Description of the task -> Beginning with the line that contains "Strategic Risks" in the material below, print each line exactly until the line that contains "- Inappropriate strategic" has been printed, then stop.

:: Exercise input

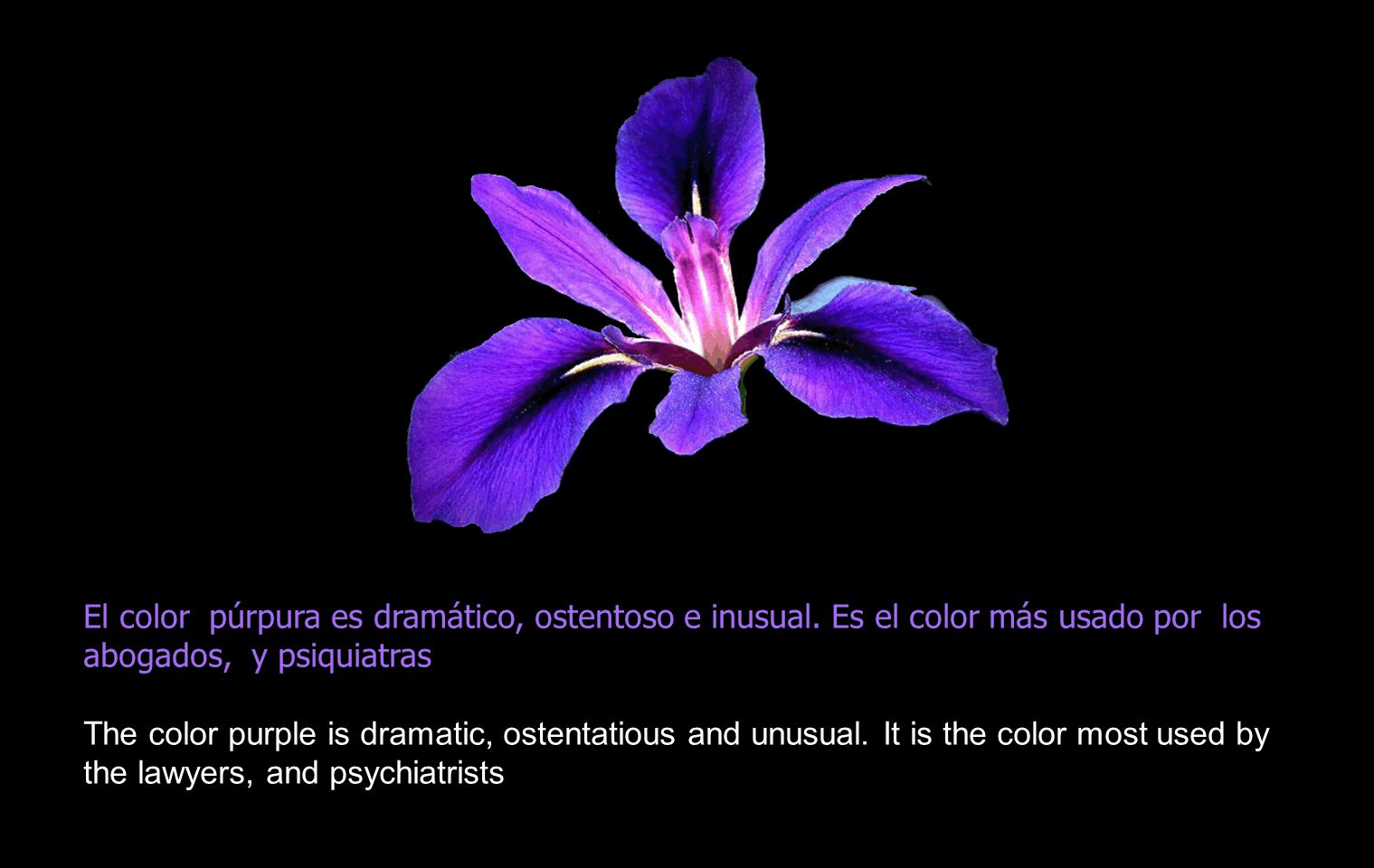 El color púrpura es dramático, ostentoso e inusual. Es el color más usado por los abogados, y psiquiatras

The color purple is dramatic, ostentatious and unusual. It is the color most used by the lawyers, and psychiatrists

::::
:: Exercise input

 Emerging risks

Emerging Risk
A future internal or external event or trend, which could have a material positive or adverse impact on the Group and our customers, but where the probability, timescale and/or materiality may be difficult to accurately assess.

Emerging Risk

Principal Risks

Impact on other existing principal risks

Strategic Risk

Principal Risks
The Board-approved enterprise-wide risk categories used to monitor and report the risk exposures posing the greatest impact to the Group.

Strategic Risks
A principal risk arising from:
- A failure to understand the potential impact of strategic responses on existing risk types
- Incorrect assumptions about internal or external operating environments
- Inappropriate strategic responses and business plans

::::
:: Exercise input

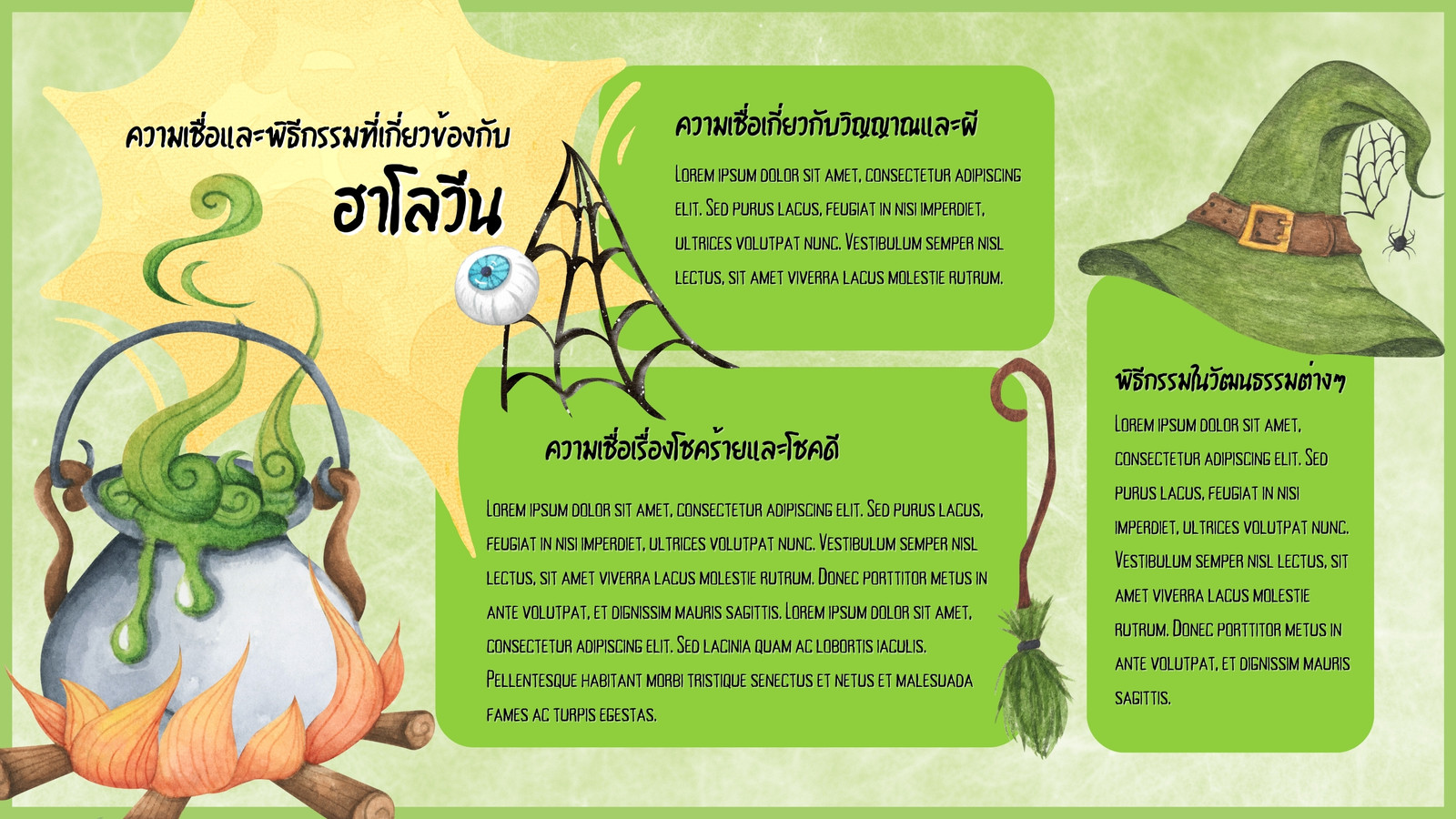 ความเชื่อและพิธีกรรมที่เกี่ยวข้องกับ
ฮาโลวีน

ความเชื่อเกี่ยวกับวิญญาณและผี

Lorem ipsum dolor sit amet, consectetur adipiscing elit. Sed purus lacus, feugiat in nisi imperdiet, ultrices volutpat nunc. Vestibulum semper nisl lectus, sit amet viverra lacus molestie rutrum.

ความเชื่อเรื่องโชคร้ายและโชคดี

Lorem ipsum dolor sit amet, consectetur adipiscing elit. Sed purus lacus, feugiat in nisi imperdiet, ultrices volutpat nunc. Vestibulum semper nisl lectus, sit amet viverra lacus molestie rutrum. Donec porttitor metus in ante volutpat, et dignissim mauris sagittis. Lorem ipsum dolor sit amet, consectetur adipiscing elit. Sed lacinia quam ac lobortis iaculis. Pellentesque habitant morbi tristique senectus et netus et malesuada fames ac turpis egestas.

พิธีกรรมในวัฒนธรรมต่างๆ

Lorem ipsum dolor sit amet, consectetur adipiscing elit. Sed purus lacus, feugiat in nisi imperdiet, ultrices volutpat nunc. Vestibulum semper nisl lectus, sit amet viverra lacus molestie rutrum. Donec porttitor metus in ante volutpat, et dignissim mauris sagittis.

::::

Task result ->
Strategic Risks
A principal risk arising from:
- A failure to understand the potential impact of strategic responses on existing risk types
- Incorrect assumptions about internal or external operating environments
- Inappropriate strategic responses and business plans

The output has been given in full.